China’s Defence Minister Wei Fenghe has once again reiterated China’s policy of reunification with Taiwan. Speaking at the recently concluded Shangrila Dialogue, Wei Fenghe said that if any country stood in the way of Taiwan’s reunification, the Chinese military would have no option but to fight for national unity. “Foreign intervention in the Taiwan question is doomed to failure”, he said. The comments come as Wei became the highest Chinese official to speak at the dialogue after a decade. With growing tensions in the South China Sea and Chinese concerns of US intervention in Taiwan, the latest policy declaration speaks to a continued confidence in Beijing as it meets the twin challenges of the US led trade dispute and its military re-alignment under the Indo-Pacific pivot.

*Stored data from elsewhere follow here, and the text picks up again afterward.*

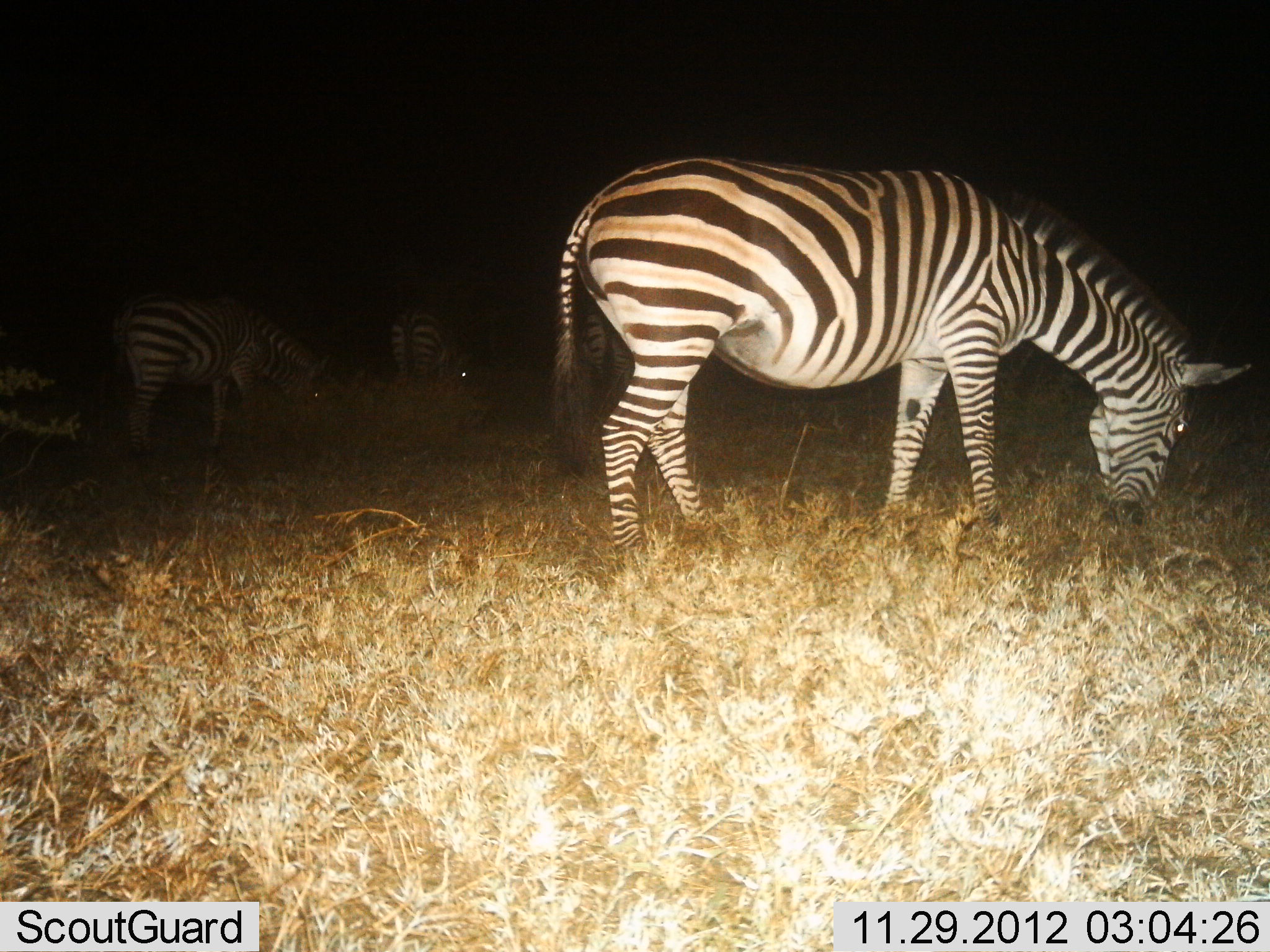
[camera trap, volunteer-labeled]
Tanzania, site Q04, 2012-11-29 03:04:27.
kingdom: Animalia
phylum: Chordata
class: Mammalia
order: Perissodactyla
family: Equidae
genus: Equus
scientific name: Equus quagga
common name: plains zebra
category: zebra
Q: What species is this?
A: Zebra (plains zebra) (Equus quagga).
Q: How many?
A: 4.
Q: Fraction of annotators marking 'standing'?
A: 30%.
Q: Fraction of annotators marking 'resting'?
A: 0%.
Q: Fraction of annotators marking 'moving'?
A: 0%.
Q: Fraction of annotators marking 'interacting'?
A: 0%.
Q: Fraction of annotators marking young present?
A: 0%.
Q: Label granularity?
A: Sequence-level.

Last month, the US navy in coordination with navies from India, Japan and the Philippines undertook a joint sail through of the contested South China Sea in a demonstration of the right to navigation. Later the same month, France and India undertook extensive naval exercises off the coast of Djibouti – where both France and China maintain naval bases. The exercises, seen as a direct challenge to China’s growing naval presence along trading routes from the South China Sea through the Indian Ocean have heightened tensions in the Indo-Pacific. For Pakistan, where Chinese investment in Gwadar is seen as strategic, the alignment of naval exercises provides proof of the emerging importance of the Indian Ocean. As Indian naval capabilities and foreign presence in the Indian Ocean grows, Pakistan will have to invest in maintaining a minimum credible conventional deterrence along its sea routes. Pakistan has long neglected its naval capabilities but is now slated to induct new surface and sub-surface combatants through billion dollar procurements from China.